Troubleshooting Steps
-
Gather Data: Collect as much data as possible about the cluster's performance, including CPU usage, memory usage, disk I/O, network latency, and API server logs. Use tools like
kubectl,top,vmstat,iostat, and Prometheus to gather this data. -
Analyze Logs: Carefully examine the logs from the API servers, etcd, kube-scheduler, and kube-controller-manager for errors or warnings. Look for patterns in the logs that might indicate the cause of the problem.
-
Identify Slow Queries: Use tools like
etcdctlto identify slow queries to etcd. This can help you determine if etcd is the bottleneck. -
Profile the API Server: Use profiling tools to identify the code paths that are consuming the most CPU time in the API server. This can help you pinpoint the source of the performance problem.
-
Isolate the Problem: Try to isolate the problem by running the
ClusterLoaderV2.access-tokenstest in a smaller, more controlled environment. This can help you rule out environmental factors that might be contributing to the problem. -
Rollback Changes: If you suspect that a recent code change or configuration change is the cause of the problem, try rolling back to a previous version to see if that resolves the issue.
Relevant Links
The following links provide access to the test results and triage information:
- Prow Job View: This link provides detailed logs and information about the specific test run.

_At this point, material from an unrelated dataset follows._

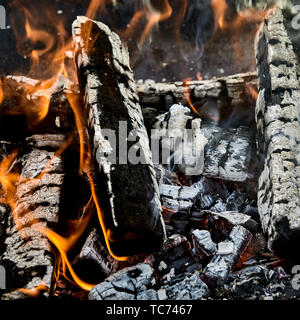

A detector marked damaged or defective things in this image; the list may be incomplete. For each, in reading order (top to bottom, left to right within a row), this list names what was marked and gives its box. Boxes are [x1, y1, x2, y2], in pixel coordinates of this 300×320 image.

charred wood surface [72, 18, 166, 258]
charred wood surface [255, 7, 300, 262]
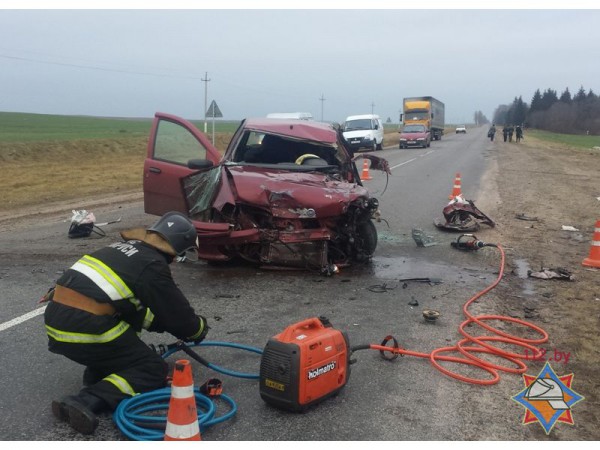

- Testgrid Link: This link provides a historical view of the test's performance over time.
- Kubernetes Triage Dashboard: This link provides a summary of the test failures and potential causes.
Conclusion
The failing ClusterLoaderV2.access-tokens test indicates a performance regression related to API responsiveness. By systematically investigating resource utilization, etcd performance, network latency, API server load, and recent code changes, you can identify the root cause and implement corrective actions. Remember to gather as much data as possible, analyze logs carefully, and isolate the problem to effectively troubleshoot this issue. The links provided offer valuable insights into the test's history and potential causes.
For more in-depth information on Kubernetes performance tuning, refer to the official Kubernetes Performance Tuning Documentation.